To focus on the litany of bland and poorly written characters in Cool Air, though, is to miss the dilapidated wood for the rotting trees. First of all, there is an unbearable amount of narration in this movie. The opening consists of aimless shots and a voice-over that goes on so long that you could just read the original story before the actual plot begins—which, I might add, is a much better use of your time. Then, there’s an extended credits sequence with ambiguous close-ups of an un-discussed artifact. If you’re still paying attention after the overlong introductory sequences, then you’ll be treated to a lot more narration over the course of the film. There are segments between 5 and 10 minutes of pure voice over info dump, losing even the most patient and forgiving viewer. At times, the narration covers stuff that’s already been explained in scene. A freshman in Intro to Film Studios who thinks Quentin Tarantino is the greatest film director to ever live could have caught that massive flaw in the revision process.

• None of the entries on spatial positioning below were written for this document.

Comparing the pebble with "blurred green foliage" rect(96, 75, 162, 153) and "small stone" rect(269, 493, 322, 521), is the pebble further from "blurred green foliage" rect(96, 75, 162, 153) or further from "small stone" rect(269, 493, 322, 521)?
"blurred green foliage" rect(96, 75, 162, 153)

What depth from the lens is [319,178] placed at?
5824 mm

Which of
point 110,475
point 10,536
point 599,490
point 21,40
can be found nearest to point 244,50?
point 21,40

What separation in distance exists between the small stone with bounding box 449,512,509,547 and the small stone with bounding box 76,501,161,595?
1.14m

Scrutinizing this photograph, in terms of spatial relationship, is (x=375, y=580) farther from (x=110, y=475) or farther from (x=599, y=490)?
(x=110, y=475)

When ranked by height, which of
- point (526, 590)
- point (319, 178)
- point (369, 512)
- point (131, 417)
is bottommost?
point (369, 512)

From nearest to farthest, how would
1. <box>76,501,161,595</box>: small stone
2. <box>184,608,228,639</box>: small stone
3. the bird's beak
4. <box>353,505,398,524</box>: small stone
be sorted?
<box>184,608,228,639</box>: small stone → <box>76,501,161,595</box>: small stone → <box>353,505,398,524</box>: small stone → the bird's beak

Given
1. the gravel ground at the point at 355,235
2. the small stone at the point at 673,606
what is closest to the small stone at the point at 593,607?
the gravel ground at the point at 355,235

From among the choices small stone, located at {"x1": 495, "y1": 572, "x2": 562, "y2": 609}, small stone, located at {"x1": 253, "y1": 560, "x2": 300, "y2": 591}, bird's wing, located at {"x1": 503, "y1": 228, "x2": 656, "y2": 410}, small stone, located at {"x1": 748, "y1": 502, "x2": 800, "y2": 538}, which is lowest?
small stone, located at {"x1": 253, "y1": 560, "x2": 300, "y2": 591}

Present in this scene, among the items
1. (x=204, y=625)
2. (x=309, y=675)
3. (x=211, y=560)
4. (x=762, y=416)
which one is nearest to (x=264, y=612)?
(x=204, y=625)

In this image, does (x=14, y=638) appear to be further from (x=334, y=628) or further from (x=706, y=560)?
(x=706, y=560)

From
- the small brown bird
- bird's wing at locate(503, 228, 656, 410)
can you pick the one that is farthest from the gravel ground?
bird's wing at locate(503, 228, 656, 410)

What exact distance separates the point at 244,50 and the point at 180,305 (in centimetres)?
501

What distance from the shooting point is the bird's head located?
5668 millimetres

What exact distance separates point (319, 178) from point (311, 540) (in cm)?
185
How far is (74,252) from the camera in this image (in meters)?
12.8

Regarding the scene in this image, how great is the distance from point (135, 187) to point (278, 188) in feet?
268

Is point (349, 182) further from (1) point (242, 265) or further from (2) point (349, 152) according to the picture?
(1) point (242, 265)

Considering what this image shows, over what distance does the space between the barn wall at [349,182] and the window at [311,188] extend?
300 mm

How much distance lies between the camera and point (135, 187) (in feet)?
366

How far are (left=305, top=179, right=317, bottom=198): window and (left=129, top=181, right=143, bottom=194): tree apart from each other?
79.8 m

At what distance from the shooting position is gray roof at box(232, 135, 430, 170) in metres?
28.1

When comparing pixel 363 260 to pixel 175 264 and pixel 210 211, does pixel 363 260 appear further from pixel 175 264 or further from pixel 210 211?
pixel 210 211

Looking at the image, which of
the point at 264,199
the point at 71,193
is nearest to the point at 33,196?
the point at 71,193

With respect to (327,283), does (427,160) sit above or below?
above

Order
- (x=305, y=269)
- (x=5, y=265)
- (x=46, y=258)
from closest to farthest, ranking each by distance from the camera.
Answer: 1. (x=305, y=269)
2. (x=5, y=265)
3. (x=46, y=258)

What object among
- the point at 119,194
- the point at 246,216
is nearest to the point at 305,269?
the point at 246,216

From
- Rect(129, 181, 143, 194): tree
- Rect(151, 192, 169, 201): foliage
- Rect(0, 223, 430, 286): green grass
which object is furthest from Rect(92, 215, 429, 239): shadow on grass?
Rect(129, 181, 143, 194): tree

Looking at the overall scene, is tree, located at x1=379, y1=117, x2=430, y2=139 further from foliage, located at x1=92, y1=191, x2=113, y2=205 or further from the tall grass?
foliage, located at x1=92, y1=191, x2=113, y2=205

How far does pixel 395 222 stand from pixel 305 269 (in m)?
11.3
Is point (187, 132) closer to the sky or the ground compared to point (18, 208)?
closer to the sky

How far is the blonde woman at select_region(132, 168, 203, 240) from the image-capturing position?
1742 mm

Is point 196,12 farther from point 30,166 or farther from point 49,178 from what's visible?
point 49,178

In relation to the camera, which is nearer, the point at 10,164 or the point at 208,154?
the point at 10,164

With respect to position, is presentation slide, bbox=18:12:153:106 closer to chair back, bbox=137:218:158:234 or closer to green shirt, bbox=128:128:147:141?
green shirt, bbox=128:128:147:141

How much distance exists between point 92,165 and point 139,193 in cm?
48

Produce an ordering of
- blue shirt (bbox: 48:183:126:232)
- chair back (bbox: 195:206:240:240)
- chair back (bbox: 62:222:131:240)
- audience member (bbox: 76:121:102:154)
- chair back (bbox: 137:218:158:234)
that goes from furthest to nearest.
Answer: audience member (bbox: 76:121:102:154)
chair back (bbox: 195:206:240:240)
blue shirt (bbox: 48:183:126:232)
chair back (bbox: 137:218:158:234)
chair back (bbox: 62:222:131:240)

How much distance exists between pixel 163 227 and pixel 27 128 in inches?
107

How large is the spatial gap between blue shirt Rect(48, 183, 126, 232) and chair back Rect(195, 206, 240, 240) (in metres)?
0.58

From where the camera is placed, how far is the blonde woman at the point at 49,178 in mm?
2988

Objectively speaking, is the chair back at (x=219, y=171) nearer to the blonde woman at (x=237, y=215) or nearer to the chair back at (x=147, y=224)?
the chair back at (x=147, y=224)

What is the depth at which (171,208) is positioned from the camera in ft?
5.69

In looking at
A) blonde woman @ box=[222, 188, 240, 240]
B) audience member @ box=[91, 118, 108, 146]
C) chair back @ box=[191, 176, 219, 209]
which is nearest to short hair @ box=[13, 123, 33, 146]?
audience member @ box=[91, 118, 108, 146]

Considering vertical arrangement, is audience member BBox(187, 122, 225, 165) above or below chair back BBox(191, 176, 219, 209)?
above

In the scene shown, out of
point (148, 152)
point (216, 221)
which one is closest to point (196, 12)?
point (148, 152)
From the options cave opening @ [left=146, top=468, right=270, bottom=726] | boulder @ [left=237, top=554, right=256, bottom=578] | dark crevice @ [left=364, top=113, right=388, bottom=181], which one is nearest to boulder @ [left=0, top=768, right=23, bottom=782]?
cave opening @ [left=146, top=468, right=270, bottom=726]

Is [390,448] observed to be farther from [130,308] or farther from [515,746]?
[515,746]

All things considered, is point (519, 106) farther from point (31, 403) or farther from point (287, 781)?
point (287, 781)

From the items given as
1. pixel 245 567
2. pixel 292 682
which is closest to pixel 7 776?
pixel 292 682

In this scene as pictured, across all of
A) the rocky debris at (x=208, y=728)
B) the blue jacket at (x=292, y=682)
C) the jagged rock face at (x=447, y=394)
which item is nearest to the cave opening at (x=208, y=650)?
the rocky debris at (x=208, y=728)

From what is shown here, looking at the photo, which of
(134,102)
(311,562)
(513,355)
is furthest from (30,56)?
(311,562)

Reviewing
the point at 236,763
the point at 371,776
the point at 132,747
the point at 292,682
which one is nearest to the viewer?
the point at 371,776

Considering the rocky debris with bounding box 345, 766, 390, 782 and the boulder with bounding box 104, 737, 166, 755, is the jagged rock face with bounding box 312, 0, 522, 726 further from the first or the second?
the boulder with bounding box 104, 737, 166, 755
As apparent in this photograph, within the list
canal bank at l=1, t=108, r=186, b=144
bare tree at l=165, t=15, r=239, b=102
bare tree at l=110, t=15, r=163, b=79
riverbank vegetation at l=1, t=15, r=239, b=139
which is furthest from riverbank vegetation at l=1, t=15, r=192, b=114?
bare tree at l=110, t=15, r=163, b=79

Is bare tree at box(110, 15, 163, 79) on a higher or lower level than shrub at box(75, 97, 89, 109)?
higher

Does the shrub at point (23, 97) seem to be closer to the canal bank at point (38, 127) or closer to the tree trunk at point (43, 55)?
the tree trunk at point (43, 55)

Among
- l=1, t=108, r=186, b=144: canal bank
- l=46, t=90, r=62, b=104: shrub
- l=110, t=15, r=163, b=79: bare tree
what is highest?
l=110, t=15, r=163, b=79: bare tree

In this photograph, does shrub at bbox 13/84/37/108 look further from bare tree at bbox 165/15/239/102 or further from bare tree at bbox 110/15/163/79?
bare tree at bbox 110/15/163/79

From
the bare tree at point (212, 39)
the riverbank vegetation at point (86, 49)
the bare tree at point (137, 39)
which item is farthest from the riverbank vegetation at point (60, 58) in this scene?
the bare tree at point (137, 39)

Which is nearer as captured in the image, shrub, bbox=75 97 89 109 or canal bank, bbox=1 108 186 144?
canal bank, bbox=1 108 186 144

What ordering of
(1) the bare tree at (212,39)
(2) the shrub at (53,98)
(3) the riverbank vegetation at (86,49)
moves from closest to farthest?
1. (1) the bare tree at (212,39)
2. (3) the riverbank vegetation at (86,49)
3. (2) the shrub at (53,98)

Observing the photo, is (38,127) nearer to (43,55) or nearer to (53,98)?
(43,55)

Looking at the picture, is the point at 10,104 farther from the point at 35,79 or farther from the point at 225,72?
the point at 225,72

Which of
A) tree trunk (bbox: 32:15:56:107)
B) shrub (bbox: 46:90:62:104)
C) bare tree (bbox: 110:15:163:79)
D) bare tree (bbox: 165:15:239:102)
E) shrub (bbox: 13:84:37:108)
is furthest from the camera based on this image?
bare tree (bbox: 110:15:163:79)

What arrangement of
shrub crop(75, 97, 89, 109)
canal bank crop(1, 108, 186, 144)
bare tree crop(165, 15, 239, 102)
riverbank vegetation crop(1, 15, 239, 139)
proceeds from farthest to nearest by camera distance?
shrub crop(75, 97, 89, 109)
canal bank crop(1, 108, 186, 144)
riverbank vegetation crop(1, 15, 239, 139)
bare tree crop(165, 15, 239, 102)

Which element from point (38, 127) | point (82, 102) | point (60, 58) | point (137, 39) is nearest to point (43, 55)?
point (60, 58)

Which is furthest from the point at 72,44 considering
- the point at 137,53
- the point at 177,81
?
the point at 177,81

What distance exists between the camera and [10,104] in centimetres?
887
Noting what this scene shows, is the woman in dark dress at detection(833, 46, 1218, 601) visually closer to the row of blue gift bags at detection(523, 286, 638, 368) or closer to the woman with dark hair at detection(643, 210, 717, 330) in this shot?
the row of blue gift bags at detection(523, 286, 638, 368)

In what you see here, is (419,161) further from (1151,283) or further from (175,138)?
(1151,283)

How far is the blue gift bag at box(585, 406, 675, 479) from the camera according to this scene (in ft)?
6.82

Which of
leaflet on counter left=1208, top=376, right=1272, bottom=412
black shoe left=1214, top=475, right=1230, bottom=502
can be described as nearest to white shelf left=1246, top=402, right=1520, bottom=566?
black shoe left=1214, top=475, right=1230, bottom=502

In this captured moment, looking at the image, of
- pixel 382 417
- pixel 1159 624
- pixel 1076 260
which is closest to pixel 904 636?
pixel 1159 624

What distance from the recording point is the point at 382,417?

And while I’m loathe to criticize an indie production for poor production qualities, there does reach a point where you can’t use the “We’re on a budget!” excuse. Examples of this include inconsistent lighting, horrendously recorded dialogue (switching between volumes/quality between characters in the same conversation), and special effects that ignore the implied depth of a shot. Further, the visual language of cinema is never used, or at least not well. At best, in one scene a side-character provides a “creepy” info dump for the narrator, who is bedridden due to a surprise heat attack that lasts five hours and is stopped by a guy confusedly rubbing an artifact against his face. The camera sits at a dutch angle with a wide shot that captures both characters. The problem here is that we’re supposed to be experiencing complete terror, but instead we just see the guy fidgeting in bed, clearly uncomfortable. The dutch angle attempts to make up some ground, but is akin to dumping salt on your dinner because you didn’t know how to use spices.
I will credit the screenwriter with attempts to capture the metafictional play in the original story. Instead of a pulp writer like the original unnamed narrator, Charles is a screenwriter, struggling to get through his writer’s block. But that impulse doesn’t really go anywhere, besides reminding us that Charles is a writer and occasionally showing him writing in a word processor. This was the type of creativity that Curnan should have explored more (or at all) for something mildly unique.
Cool Air needed several read-overs of the screenplay, as many complete re-writes, and a lot more thought. The actors are slightly above the level of the rest of the film, and possibly would have excelled given a better context, but there’s no way to know for certain. Everything adds up to monotony, 78 minutes that feel like well over 120, and none of them are memorable. If you want to make a Lovecraft movie, then watch this to see how (probably well-intentioned) people fail to capture an audience. Learn from their mistakes. Make changes that help you tell the story, rather than cover up the original tale’s potency. As a fandom, we need to demand better products than this; as creators, you need to meet us halfway.